La questione dell’autenticità

@swag.on.the.beat Name one Harley Davidson song… #swag #fyp #hipster #davidguetta #xyzbca #foryou original sound - swag.on.the.beat

La questione dell’autenticità intrinseca nell’hipster moderno è stata spiegata con maggiore chiarezza da quello che possiamo considerare ad oggi il più lucido e attento studioso del fenomeno: il critico letterario americano Mark Greif, professore associato della New School University di New York e fondatore insieme a Keith Gessen della rivista letteraria «n+1». Greif, tra le sue tante cose, è anche autore di due saggi fondamentali sul tema, quali The Hipster in the mirror e What was the hipster, pubblicati entrambi nel 2010 rispettivamente sul New York Times e sul New York Magazine.

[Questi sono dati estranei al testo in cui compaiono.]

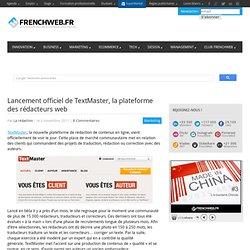 Lancement officiel de TextMaster, la plateforme des rédacteurs web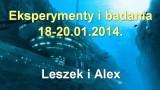 Eksperymenty i badania, 18-20.01.2014 – Leszek i Alex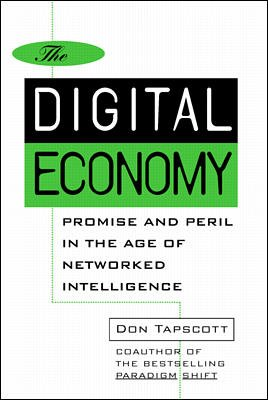 The Digital Economy: Promise and Peril in the Age of Networked Intelligence cover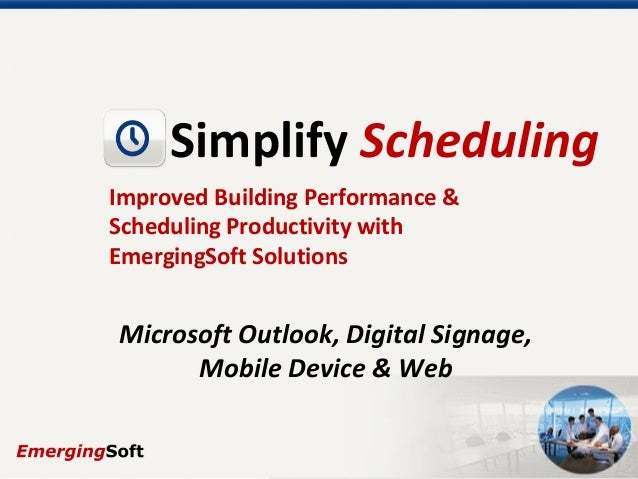 Simplify Scheduling Improved Building Performance & Scheduling Productivity with EmergingSoft Solutions Microsoft Outlook,...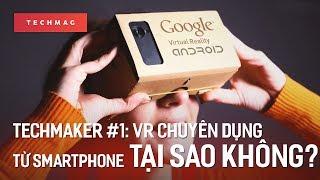 TechMaker #1: Biến smartphone thành kính thực tế ảo chuyên dụng!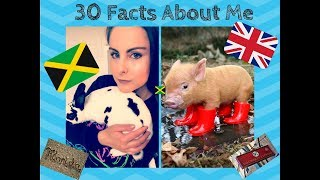 30 Facts About Me Tag 🐰🦄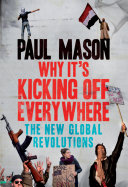 Why It s Kicking Off Everywhere  The New Global Revolutions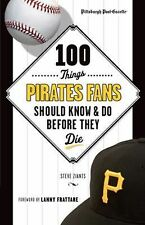 100 Things Pirates Fans Should Know & Do Before They Die (100 Things...Fans Shou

In questi saggi, oltre a sfatare il mito secondo cui non esisterebbe una definizione chiara di hipster, Greif risale al substrato sociale e culturale che ha portato alla nascita dell’hipster moderno degli anni zero. La base di partenza era costituita dalla sottocultura giovanile di fine anni ‘90, spesso chiamata “alternativa” o “indie”, che si autodefiniva in funzione anticonsumista, il popolo Seattle, la generazione No Logo ecc. Ma questa sorta di “neo-bohemia” fatta in buona parte di giovani aspiranti artisti con lavori precari, spesso risiedeva in zone destinate a diventare nel giro di pochi anni i nuovi quartieri del divertimento dei giovani ricchi delle nuove classi creative legate al design, al web e al marketing. Da questo incontro-scontro culturale tra artisti trasandati imbevuti di indie-rock anni ’90 e nuovi startapper dell’economia digitale è nato l’hipster contemporaneo. Ed è da questo incrocio che deriva la principale contraddizione interiore dell’hipster moderno, eternamente diviso tra due poli, quello subculturale e quello dominante. Fin dalla sua nascita, secondo Greif, l’hipster moderno cammina su un fragile equilibrio tra underground e mainstream. Ed è questa dicotomia che lo fa sentire così in dubbio sulla propria autenticità, portandolo di conseguenza verso una ricerca ossessiva dell’autenticità in tutte le cose.